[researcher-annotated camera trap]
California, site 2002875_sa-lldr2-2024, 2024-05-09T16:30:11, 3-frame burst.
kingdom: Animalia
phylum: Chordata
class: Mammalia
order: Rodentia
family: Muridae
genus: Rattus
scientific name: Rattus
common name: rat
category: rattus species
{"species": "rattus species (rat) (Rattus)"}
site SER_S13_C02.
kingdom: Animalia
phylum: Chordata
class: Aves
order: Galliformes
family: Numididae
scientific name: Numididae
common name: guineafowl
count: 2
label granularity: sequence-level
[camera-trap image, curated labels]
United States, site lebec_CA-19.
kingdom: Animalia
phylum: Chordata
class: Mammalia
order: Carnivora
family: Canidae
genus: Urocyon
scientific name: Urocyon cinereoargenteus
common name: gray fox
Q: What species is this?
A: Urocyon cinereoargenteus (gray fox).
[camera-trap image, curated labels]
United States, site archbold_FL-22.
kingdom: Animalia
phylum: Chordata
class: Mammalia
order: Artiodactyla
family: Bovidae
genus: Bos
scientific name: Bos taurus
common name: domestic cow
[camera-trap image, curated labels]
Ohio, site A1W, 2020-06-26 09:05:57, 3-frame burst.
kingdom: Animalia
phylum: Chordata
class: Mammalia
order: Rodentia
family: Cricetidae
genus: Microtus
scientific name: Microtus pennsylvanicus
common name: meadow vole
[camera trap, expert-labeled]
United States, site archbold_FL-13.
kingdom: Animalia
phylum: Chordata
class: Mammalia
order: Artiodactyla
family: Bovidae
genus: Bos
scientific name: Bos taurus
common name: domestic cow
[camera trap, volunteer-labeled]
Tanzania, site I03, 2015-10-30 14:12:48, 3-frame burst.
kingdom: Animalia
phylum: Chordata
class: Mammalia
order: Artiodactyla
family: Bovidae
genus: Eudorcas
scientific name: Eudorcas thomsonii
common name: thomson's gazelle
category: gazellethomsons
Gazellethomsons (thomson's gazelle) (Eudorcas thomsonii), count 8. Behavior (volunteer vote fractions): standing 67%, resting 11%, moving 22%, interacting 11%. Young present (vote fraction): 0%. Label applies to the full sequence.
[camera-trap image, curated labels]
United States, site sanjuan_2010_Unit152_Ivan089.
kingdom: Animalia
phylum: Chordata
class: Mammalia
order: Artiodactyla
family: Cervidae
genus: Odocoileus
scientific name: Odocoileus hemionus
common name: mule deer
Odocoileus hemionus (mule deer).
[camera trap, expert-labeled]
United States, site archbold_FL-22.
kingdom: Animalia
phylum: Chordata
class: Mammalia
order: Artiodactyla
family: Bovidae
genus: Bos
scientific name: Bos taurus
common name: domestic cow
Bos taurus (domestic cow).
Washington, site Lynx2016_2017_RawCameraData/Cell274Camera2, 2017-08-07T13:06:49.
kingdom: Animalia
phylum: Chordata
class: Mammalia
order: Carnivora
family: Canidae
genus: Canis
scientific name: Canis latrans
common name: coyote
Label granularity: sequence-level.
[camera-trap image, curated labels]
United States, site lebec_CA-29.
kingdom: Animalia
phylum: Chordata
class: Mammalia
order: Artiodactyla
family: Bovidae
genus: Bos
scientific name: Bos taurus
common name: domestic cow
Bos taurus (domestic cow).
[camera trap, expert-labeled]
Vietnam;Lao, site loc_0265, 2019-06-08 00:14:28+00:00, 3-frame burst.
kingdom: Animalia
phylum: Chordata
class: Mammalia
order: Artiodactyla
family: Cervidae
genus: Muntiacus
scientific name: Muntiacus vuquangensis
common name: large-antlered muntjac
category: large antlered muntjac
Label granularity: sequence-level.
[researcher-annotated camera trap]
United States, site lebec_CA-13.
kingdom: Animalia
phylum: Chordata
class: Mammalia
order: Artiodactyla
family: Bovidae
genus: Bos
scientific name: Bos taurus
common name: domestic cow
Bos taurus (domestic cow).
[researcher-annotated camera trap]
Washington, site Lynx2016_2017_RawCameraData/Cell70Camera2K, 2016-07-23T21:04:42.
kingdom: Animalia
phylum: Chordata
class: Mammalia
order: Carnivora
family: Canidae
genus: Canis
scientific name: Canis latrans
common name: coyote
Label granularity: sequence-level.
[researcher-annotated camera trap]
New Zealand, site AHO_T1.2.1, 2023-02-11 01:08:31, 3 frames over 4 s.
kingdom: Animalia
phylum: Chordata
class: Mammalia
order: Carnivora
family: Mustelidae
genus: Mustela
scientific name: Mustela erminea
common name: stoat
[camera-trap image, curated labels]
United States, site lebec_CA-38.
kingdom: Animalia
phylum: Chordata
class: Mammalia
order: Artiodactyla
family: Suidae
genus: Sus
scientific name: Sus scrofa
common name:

→ YOUR GOAL
Your response should consist of the data above, duplicated exactly.

→ OUTPUT BELOW
[researcher-annotated camera trap]
California, site 2002875_sa-lldr2-2024, 2024-05-09T16:30:11, 3-frame burst.
kingdom: Animalia
phylum: Chordata
class: Mammalia
order: Rodentia
family: Muridae
genus: Rattus
scientific name: Rattus
common name: rat
category: rattus species
{"species": "rattus species (rat) (Rattus)"}
site SER_S13_C02.
kingdom: Animalia
phylum: Chordata
class: Aves
order: Galliformes
family: Numididae
scientific name: Numididae
common name: guineafowl
count: 2
label granularity: sequence-level
[camera-trap image, curated labels]
United States, site lebec_CA-19.
kingdom: Animalia
phylum: Chordata
class: Mammalia
order: Carnivora
family: Canidae
genus: Urocyon
scientific name: Urocyon cinereoargenteus
common name: gray fox
Q: What species is this?
A: Urocyon cinereoargenteus (gray fox).
[camera-trap image, curated labels]
United States, site archbold_FL-22.
kingdom: Animalia
phylum: Chordata
class: Mammalia
order: Artiodactyla
family: Bovidae
genus: Bos
scientific name: Bos taurus
common name: domestic cow
[camera-trap image, curated labels]
Ohio, site A1W, 2020-06-26 09:05:57, 3-frame burst.
kingdom: Animalia
phylum: Chordata
class: Mammalia
order: Rodentia
family: Cricetidae
genus: Microtus
scientific name: Microtus pennsylvanicus
common name: meadow vole
[camera trap, expert-labeled]
United States, site archbold_FL-13.
kingdom: Animalia
phylum: Chordata
class: Mammalia
order: Artiodactyla
family: Bovidae
genus: Bos
scientific name: Bos taurus
common name: domestic cow
[camera trap, volunteer-labeled]
Tanzania, site I03, 2015-10-30 14:12:48, 3-frame burst.
kingdom: Animalia
phylum: Chordata
class: Mammalia
order: Artiodactyla
family: Bovidae
genus: Eudorcas
scientific name: Eudorcas thomsonii
common name: thomson's gazelle
category: gazellethomsons
Gazellethomsons (thomson's gazelle) (Eudorcas thomsonii), count 8. Behavior (volunteer vote fractions): standing 67%, resting 11%, moving 22%, interacting 11%. Young present (vote fraction): 0%. Label applies to the full sequence.
[camera-trap image, curated labels]
United States, site sanjuan_2010_Unit152_Ivan089.
kingdom: Animalia
phylum: Chordata
class: Mammalia
order: Artiodactyla
family: Cervidae
genus: Odocoileus
scientific name: Odocoileus hemionus
common name: mule deer
Odocoileus hemionus (mule deer).
[camera trap, expert-labeled]
United States, site archbold_FL-22.
kingdom: Animalia
phylum: Chordata
class: Mammalia
order: Artiodactyla
family: Bovidae
genus: Bos
scientific name: Bos taurus
common name: domestic cow
Bos taurus (domestic cow).
Washington, site Lynx2016_2017_RawCameraData/Cell274Camera2, 2017-08-07T13:06:49.
kingdom: Animalia
phylum: Chordata
class: Mammalia
order: Carnivora
family: Canidae
genus: Canis
scientific name: Canis latrans
common name: coyote
Label granularity: sequence-level.
[camera-trap image, curated labels]
United States, site lebec_CA-29.
kingdom: Animalia
phylum: Chordata
class: Mammalia
order: Artiodactyla
family: Bovidae
genus: Bos
scientific name: Bos taurus
common name: domestic cow
Bos taurus (domestic cow).
[camera trap, expert-labeled]
Vietnam;Lao, site loc_0265, 2019-06-08 00:14:28+00:00, 3-frame burst.
kingdom: Animalia
phylum: Chordata
class: Mammalia
order: Artiodactyla
family: Cervidae
genus: Muntiacus
scientific name: Muntiacus vuquangensis
common name: large-antlered muntjac
category: large antlered muntjac
Label granularity: sequence-level.
[researcher-annotated camera trap]
United States, site lebec_CA-13.
kingdom: Animalia
phylum: Chordata
class: Mammalia
order: Artiodactyla
family: Bovidae
genus: Bos
scientific name: Bos taurus
common name: domestic cow
Bos taurus (domestic cow).
[researcher-annotated camera trap]
Washington, site Lynx2016_2017_RawCameraData/Cell70Camera2K, 2016-07-23T21:04:42.
kingdom: Animalia
phylum: Chordata
class: Mammalia
order: Carnivora
family: Canidae
genus: Canis
scientific name: Canis latrans
common name: coyote
Label granularity: sequence-level.
[researcher-annotated camera trap]
New Zealand, site AHO_T1.2.1, 2023-02-11 01:08:31, 3 frames over 4 s.
kingdom: Animalia
phylum: Chordata
class: Mammalia
order: Carnivora
family: Mustelidae
genus: Mustela
scientific name: Mustela erminea
common name: stoat
[camera-trap image, curated labels]
United States, site lebec_CA-38.
kingdom: Animalia
phylum: Chordata
class: Mammalia
order: Artiodactyla
family: Suidae
genus: Sus
scientific name: Sus scrofa
common name:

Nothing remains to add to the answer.